US Production App Rollback Incident Report
Incident Report for ServiceChannel
Postmortem

US Production App Rollback Incident Report

 

Date of Incident:                         08/09/2023

Time/Date Incident Started:       08/09/2023, 10:00 pm EDT

Time/Date Stability Restored:   08/10/2023, 12:00 am EDT

Time/Date Incident Resolved:   08/10/2023, 12:00 am EDT

 

Users Impacted: All

Frequency: Continuous

Impact: Major

 

Incident description:

On 8/9/23, the production release of the US application code was rolled back following smoke testing and synthetic monitors that detected errors on the ServiceChannel platform.

 

Root Cause Analysis:

Upon investigation, it was determined that the cause of the issue could be traced back to a recent update in the platform session cookie. This update resulted in a malfunction of the Component module due to the module specifying an incorrect Redis store for session data.

Actions Taken:

  1. In response to the incident, the team promptly executed a rollback of the application services code to the previous functional version. After the rollback, the stability of the web platform was confirmed through both smoke testing and synthetic monitors.
  2. To address the underlying problem, the Redis connection strings for the component modules were updated.

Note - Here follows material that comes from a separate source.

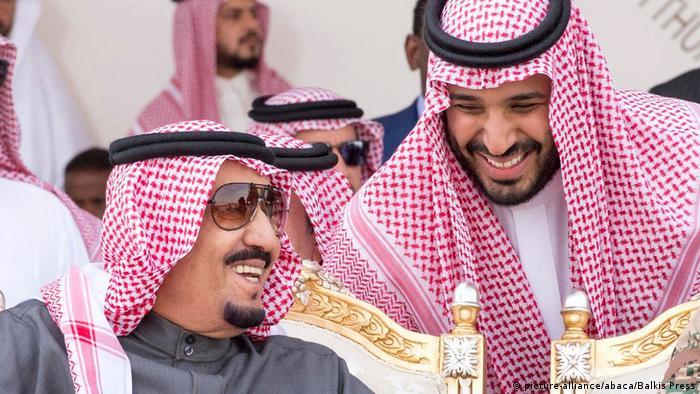 Saudi Arabien - Kronprinz Mohammed bin Salman bei Militärübung (picture-alliance/abaca/Balkis Press)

The US Production release was re-deployed on 8/10/23 at 10 PM EDT with the correct configuration applied.

Mitigation Measures:       

To prevent similar incidents in the future, the following mitigation measures will be implemented:

  1. Ensuring Environment Consistency: A concerted effort will be made to better align production and non-production configurations.
  2. Governance of Production Changes: To maintain greater control over potentially disruptive production changes, any changes that, due to scale considerations, can only be applied to the Production environment, will require explicit approval from senior management before implementation.
  3. Monitoring Production-Only Variables: We will implement automated monitoring to to regularly check for the presence of "Production Only" configuration values. This practice will provide an additional layer of oversight and help prevent inadvertent changes.
Posted Sep 11, 2023 - 14:35 EDT

Resolved
The production release of the US application code was rolled back following smoke testing and synthetic monitors that detected errors on the ServiceChannel platform.
Posted Aug 09, 2023 - 22:00 EDT